I won’t remember that today I got to play Lego Star Wars with a certain four-year-old. BUT, I will remember and continue to cherish his love for the back story in every game he plays. Some may think Angry Birds is a mindless game, but he knows why the birds are angry and takes great pains to recreate the scenes of how they rescue their poor eggs from those mean pigs before bringing justice to all involved.
I likely won’t remember that we sat down to watch a rainy-day movie and everything seemed perfect to my mama-sentimental heart. Mom & son curled up under a blanket in our sweats and my coffee, except when the show got started, Daisy woke up from her nap and brought her sweet, beautiful chaos to the bookshelves and DVD cases after I changed her diaper instead of still being under the cozy blanket. Then Dash decided he’d rather play Lego’s with me, and I felt that incredible depth of blessed that comes with knowing he desired to play with me rather than sit through a silly movie we rented from the Red Box, as he calls it.
I won’t remember that in 30 minutes time, I dodged a curious crawler and a boy with a light saber while I tried vacuuming the floors. Then I gave baby a bath and set up boy with bath crayons only to have to dislodge a piece of one of the crayons from his nose.

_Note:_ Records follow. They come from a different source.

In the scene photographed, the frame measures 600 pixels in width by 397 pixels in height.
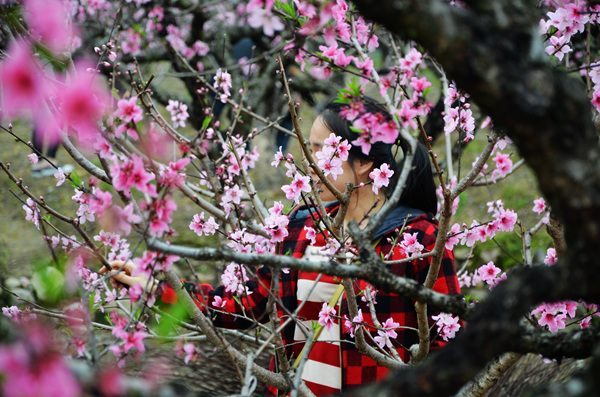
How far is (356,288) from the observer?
2.24 metres

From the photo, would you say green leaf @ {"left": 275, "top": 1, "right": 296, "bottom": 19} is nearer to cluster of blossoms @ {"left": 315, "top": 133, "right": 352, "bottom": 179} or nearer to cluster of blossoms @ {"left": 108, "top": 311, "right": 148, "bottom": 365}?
cluster of blossoms @ {"left": 315, "top": 133, "right": 352, "bottom": 179}

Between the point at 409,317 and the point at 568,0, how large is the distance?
1503 millimetres

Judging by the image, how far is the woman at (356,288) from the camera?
210 cm

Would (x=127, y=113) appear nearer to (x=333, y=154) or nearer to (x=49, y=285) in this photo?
(x=49, y=285)

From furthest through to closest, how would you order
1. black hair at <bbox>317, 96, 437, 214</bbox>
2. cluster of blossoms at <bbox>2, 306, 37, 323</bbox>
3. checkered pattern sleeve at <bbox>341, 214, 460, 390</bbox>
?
black hair at <bbox>317, 96, 437, 214</bbox>
checkered pattern sleeve at <bbox>341, 214, 460, 390</bbox>
cluster of blossoms at <bbox>2, 306, 37, 323</bbox>

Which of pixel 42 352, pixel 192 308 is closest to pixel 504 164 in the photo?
pixel 192 308

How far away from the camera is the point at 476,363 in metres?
0.80

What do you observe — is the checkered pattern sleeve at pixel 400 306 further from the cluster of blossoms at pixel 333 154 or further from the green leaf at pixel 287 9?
the green leaf at pixel 287 9

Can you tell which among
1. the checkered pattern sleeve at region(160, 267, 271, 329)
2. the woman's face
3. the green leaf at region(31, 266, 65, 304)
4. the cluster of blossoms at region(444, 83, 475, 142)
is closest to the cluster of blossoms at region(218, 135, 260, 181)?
the woman's face

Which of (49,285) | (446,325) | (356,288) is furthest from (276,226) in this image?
(49,285)

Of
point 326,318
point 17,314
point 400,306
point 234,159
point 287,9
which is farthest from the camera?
point 234,159

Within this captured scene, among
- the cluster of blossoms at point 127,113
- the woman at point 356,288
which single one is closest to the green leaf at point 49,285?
the cluster of blossoms at point 127,113

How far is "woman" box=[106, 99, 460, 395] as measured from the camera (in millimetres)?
2096

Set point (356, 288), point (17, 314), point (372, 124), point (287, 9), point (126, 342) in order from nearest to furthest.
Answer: point (126, 342)
point (372, 124)
point (287, 9)
point (17, 314)
point (356, 288)
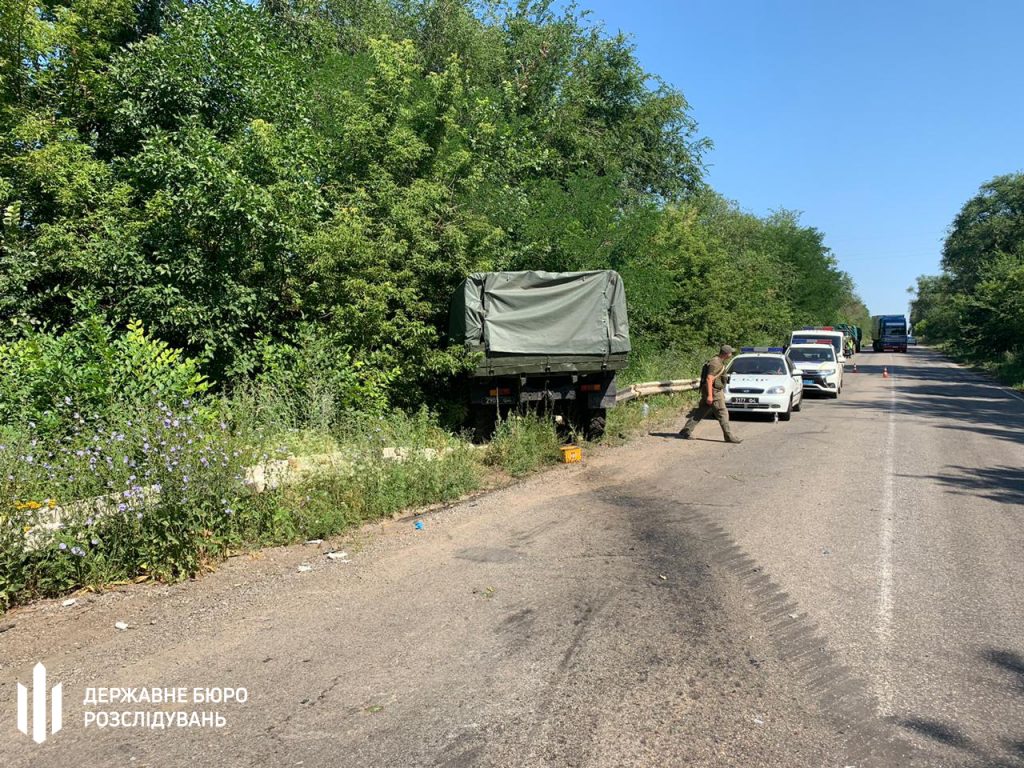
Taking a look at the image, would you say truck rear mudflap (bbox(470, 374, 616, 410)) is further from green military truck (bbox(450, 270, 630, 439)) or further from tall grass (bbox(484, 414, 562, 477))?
tall grass (bbox(484, 414, 562, 477))

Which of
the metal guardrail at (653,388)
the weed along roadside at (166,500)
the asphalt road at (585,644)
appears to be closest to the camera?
the asphalt road at (585,644)

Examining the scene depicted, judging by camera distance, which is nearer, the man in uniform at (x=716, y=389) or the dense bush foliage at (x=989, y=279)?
the man in uniform at (x=716, y=389)

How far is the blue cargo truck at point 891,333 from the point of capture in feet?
231

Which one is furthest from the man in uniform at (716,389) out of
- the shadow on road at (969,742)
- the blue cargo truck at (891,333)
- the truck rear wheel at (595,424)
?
the blue cargo truck at (891,333)

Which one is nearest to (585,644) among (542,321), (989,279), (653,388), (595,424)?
(542,321)

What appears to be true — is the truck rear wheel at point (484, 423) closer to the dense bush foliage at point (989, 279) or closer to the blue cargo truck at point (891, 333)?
the dense bush foliage at point (989, 279)

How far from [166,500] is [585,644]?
3583 mm

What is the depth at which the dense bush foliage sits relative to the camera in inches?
1478

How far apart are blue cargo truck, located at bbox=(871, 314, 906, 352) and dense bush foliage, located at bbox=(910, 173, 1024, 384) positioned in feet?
13.7

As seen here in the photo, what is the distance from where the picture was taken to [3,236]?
971 cm

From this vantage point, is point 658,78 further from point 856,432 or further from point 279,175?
point 279,175

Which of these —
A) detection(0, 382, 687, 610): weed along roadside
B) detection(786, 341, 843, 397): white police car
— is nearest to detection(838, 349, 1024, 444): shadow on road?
detection(786, 341, 843, 397): white police car

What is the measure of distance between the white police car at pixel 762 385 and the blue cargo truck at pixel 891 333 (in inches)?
2413

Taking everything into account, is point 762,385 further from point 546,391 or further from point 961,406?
point 961,406
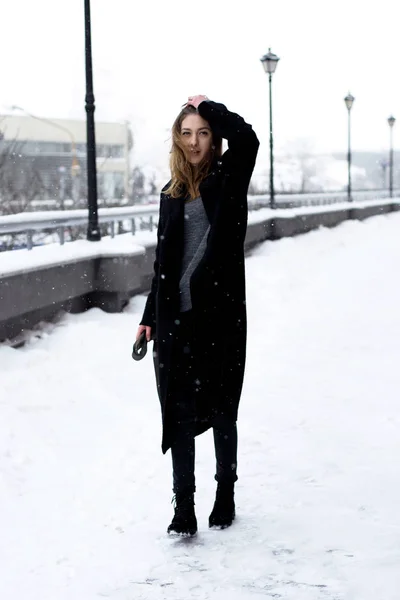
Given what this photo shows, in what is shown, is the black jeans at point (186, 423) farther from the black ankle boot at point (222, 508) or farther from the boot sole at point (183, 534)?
the boot sole at point (183, 534)

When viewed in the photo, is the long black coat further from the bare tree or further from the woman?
the bare tree

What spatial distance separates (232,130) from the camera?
364 cm

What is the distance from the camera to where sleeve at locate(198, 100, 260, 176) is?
3.64 metres

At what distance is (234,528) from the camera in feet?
13.3

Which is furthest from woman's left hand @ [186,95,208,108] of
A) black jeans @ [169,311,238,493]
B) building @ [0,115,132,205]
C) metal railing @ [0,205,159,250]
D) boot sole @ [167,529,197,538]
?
building @ [0,115,132,205]

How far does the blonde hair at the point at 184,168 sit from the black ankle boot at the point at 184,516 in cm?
133

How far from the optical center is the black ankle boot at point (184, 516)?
154 inches

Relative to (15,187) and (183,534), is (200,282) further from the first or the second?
(15,187)

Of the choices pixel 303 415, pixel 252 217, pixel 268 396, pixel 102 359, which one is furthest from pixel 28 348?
pixel 252 217

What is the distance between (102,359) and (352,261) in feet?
35.3

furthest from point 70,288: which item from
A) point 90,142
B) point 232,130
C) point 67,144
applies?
point 67,144

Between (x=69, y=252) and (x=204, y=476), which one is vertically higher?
(x=69, y=252)

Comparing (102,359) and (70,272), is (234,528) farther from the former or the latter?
(70,272)

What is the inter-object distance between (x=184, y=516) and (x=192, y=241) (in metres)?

Curiosity sure can be our enemy sometimes, you know? 😉
I won’t remember exactly how it feels to hold a baby who fights falling asleep. The way she arches her back and pretends to detest a pacifier only to give in seconds later to a sweet, exhausted embrace in the rocking chair.
I may not remember the way that Daddy ran into her room and snatched her up for snuggles before I had a chance to go in and comfort her. Will I remember the look of adoring pride in his smile when I peeked in a few minutes later to see her contentedly asleep on his lap? Probably.
I won’t remember all of the details years from now, but I hope that I remember how much I love this time in my life. Both the insanity and the sweetness. The loud cacophony of father and son wrestling as well as the sweet silence of a sleeping baby in my arms. I do my best to make each hug I give and receive really count for something.
Today those hugs counted for a lot. I won’t remember the details of the crazy or all of the ludicrous mom statements I make like, “Don’t let your sister lick your foot!” I will, however, continue to cherish every single hug those sweet kids give me through each stage of their life, and I have a feeling that I’ll love a 12-year-old’s hug just as much as I love a 4-year-old’s.